Plus ive watched a rather large domestic cat on some abandoned tracks in gloucester and the tracks made the cat look small.


----------



## feorag (Jul 31, 2007)

angela__k__84 said:


> Supposedly they have examined the tape and compared the size of the track to the cat and it is in excess of 4ft. Bit big for a domestic moggy - except maybe a huge maine **** or 'wegie and they wouldn't be smooth coated.
> Maybe just wishful thinking on my part :lol2:


Could be a cross though! If the other cat was shorthaired and didn't carry longhair then all kittens would be short haired so you could get a cat the size of a **** or Wegie but with short hair.


----------



## KateTracz (Mar 4, 2009)

the cat i saw was domestic but double the size of a normal cat and it was still masked by the tracks. 

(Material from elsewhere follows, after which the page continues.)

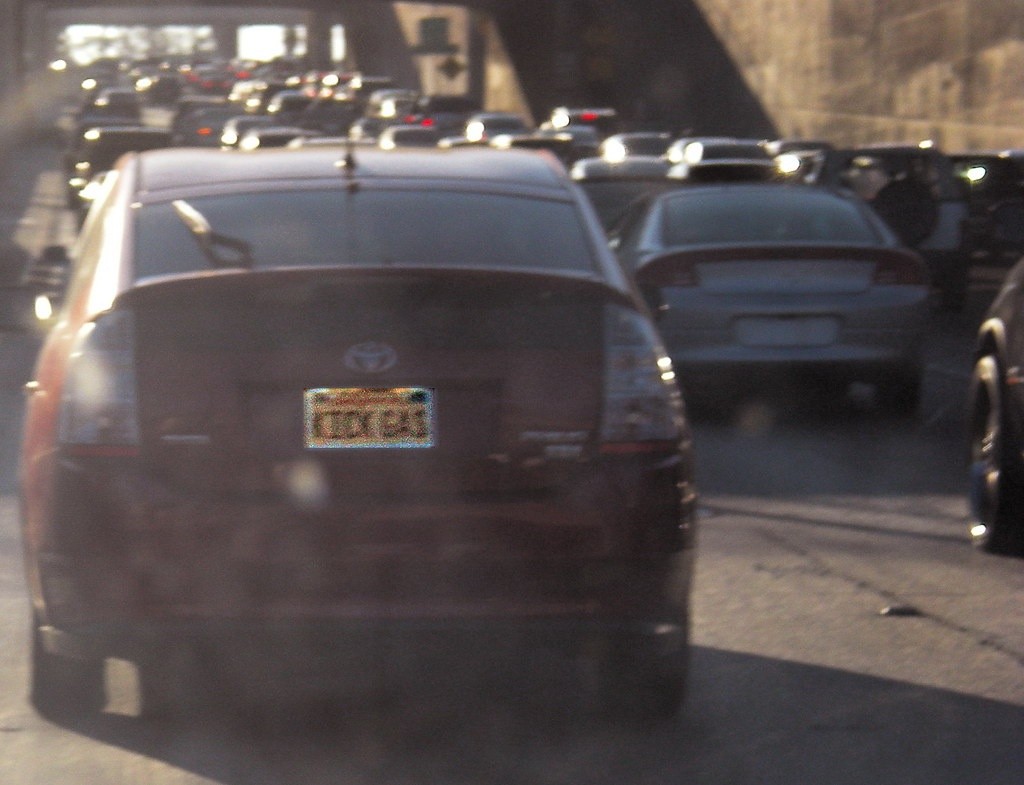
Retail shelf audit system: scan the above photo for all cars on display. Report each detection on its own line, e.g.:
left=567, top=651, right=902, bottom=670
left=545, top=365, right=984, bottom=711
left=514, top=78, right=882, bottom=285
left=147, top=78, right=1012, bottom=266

Ive seen some pretty rubbish videos as (dont laugh) out of interest im part of the bbc big cat society andi think that video is pretty convincing.
Maybe i just want to believe it. but it looks like evidence to me.


----------



## rach666 (Dec 12, 2006)

feorag said:


> Looks like a big black domestic cat to me! I've never seen a wild cat carry its tail that high when just walking along - that's more of a domestic cat trait I think.


 
yeh that what i thought,doesnt carry itselfs right for a big cat,looks like a big black moggy:flrt:


----------



## x Sarah x (Nov 16, 2007)

I know that can in the video isn't a suspected lynx obviously, but just to make a point, to the untrained eye, mistakes are not hard to make when it comes to things like this!

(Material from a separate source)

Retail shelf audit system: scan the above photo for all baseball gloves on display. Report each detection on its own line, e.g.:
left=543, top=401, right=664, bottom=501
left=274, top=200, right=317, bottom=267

here for example is a real lynx...

http://www.glaciermt.com/images/secondary/lynx.jpg



and here, my aunties Maine ****, a perfectly normal breed of cat, but as you can see by all means not small, you and me know lynx have stubby tails, massive feet and depending on weather they may be bushy and grey or short coated with distinctive spotted markings...but not everyone knows that like many things...

This is Jake


----------



## SHFT (Jun 19, 2009)

It's probably just a big domestic cat, a friend of mine had once a cat who was hermaphrodite, a super rare condition in cat-land, the vet said it could grow to 1 meter! but then somebody poisoned him


----------



## bomb (Nov 13, 2007)

Looks rather large to be a domestic cat you can see that by the size of the tracks and on the short still image on the video, if you have domestic cats that large then I'd be amazed. How can you turn round and say it carries itself wrong to be a big cat how many have you seen in the wild?


----------



## x Sarah x (Nov 16, 2007)

Sorry if i'm being stupid, but how can being a hermaphrodite effect the size of the animal, theres mice, rats, rabbits, most animals and even humans who are sometimes born hermaphrodite's, they're size is not effected by it ??

Off topic i know, but didn't make sense to me...


----------



## x Sarah x (Nov 16, 2007)

bomb said:


> Looks rather large to be a domestic cat you can see that by the size of the tracks and on the short still image on the video, if you have domestic cats that large then I'd be amazed. How can you turn round and say it carries itself wrong to be a big cat how many have you seen in the wild?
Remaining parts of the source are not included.